● Exercise requirements
Arrange the records from the line holding "How far does" through the end of the records, inclusive, as a two-column CSV headed input and output. Give one row per request, with its text in input and its answer in output, each in a quoted field with line breaks replaced by spaces, and leave out the pictures.

====

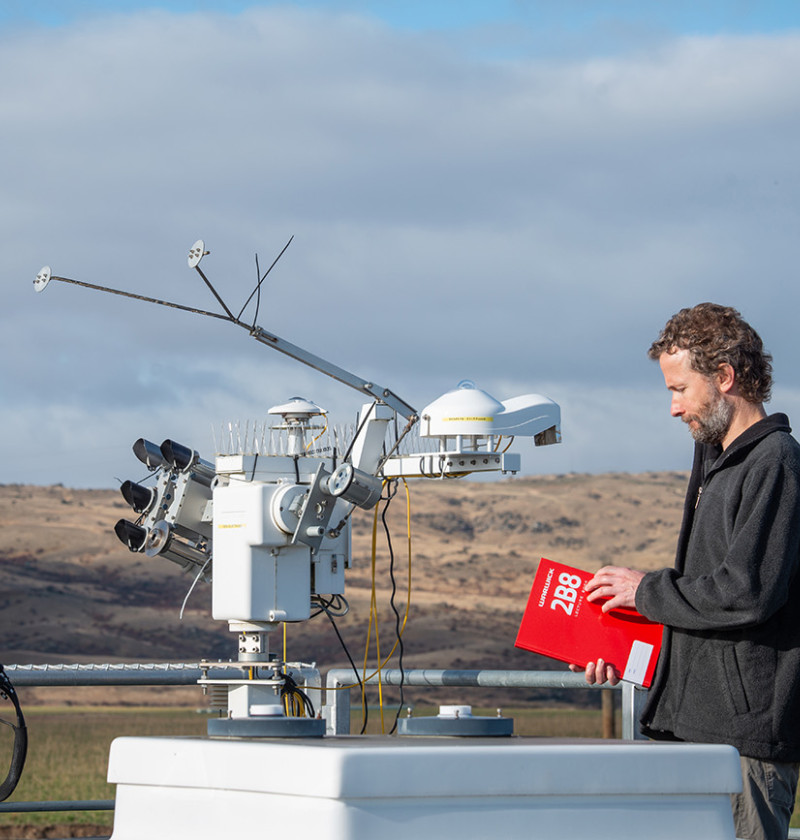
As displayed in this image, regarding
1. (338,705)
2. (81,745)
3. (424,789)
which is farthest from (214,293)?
(81,745)

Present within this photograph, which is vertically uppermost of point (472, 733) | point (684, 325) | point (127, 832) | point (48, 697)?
point (684, 325)

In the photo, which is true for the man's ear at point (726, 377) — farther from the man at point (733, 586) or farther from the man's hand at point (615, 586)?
the man's hand at point (615, 586)

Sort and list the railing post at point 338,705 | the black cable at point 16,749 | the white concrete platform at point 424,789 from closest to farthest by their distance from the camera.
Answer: the white concrete platform at point 424,789, the black cable at point 16,749, the railing post at point 338,705

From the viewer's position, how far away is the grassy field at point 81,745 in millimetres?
14117

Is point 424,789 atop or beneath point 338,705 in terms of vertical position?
atop

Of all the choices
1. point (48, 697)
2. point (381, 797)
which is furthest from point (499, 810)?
point (48, 697)

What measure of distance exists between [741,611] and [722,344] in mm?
565

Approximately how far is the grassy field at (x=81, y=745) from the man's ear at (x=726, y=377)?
16.5ft

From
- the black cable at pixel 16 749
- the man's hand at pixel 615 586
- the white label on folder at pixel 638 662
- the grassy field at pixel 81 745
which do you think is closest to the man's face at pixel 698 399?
the man's hand at pixel 615 586

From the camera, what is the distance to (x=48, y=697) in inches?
1380

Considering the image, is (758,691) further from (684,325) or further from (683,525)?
(684,325)

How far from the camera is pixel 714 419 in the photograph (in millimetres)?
2740

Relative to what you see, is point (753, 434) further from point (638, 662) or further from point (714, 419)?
point (638, 662)

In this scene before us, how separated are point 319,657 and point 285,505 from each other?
117 ft
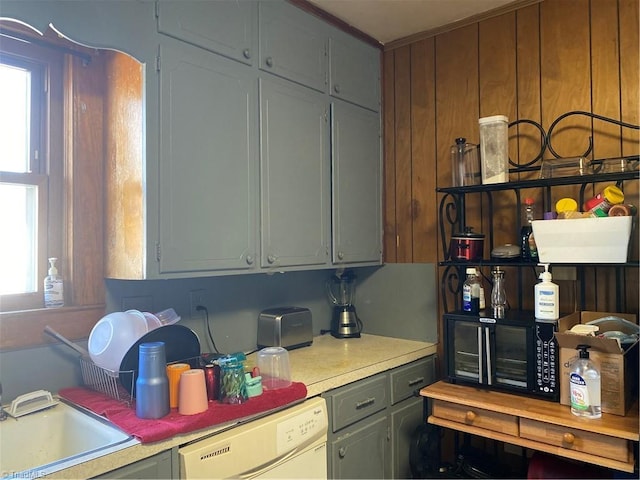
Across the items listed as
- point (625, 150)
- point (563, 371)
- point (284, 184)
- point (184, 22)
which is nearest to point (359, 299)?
point (284, 184)

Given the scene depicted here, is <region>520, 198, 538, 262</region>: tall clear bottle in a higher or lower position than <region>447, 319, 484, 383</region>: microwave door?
higher

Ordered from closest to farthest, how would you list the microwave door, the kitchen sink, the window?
1. the kitchen sink
2. the window
3. the microwave door

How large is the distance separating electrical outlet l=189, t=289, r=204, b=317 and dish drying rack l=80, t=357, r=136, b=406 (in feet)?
1.63

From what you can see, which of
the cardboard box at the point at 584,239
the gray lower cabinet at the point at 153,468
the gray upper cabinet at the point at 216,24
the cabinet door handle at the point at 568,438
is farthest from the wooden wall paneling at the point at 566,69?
the gray lower cabinet at the point at 153,468

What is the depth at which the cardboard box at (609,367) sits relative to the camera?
1.72m

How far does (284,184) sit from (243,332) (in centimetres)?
75

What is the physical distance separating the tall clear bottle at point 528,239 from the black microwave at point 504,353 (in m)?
0.25

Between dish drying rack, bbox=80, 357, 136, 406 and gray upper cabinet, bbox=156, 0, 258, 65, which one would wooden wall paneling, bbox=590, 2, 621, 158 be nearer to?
gray upper cabinet, bbox=156, 0, 258, 65

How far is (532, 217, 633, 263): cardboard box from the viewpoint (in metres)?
1.78

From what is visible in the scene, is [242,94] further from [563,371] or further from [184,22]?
[563,371]

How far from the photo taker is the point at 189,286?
7.07ft

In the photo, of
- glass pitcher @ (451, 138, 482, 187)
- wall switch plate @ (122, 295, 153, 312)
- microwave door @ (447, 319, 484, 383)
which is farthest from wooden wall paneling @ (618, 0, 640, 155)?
wall switch plate @ (122, 295, 153, 312)

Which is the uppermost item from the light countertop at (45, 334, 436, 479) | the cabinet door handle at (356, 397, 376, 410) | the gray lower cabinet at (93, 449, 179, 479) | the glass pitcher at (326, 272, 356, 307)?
the glass pitcher at (326, 272, 356, 307)

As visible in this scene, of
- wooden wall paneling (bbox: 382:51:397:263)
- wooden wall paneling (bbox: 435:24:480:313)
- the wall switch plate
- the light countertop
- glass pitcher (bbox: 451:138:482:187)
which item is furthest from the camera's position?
wooden wall paneling (bbox: 382:51:397:263)
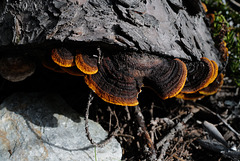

====

● Exercise response
input,output
"How far does (284,184) sit from (243,332) (in centimetres)?","75"
"What is the physical distance separating the tall clear bottle at point 528,239 from the black microwave at point 504,353 (in m)?","0.25"
"Between dish drying rack, bbox=80, 357, 136, 406 and gray upper cabinet, bbox=156, 0, 258, 65, which one would wooden wall paneling, bbox=590, 2, 621, 158 be nearer to?","gray upper cabinet, bbox=156, 0, 258, 65"
"How far is (532, 217, 633, 263): cardboard box from the viewpoint (in metres)?","1.78"
"From what is visible in the scene, is [242,94] further from [563,371] or further from [184,22]?","[563,371]"
"How far from the photo taker is the point at 189,286?","7.07ft"
"In the photo, of - glass pitcher @ (451, 138, 482, 187) - wall switch plate @ (122, 295, 153, 312) - microwave door @ (447, 319, 484, 383) which is farthest from wooden wall paneling @ (618, 0, 640, 155)?","wall switch plate @ (122, 295, 153, 312)"
"Which is the uppermost item from the light countertop at (45, 334, 436, 479) | the cabinet door handle at (356, 397, 376, 410) | the gray lower cabinet at (93, 449, 179, 479) | the glass pitcher at (326, 272, 356, 307)?","the glass pitcher at (326, 272, 356, 307)"
"As visible in this scene, of - wooden wall paneling (bbox: 382:51:397:263) - wooden wall paneling (bbox: 435:24:480:313) - the wall switch plate - the light countertop - glass pitcher (bbox: 451:138:482:187) which item is furthest from the camera's position?","wooden wall paneling (bbox: 382:51:397:263)"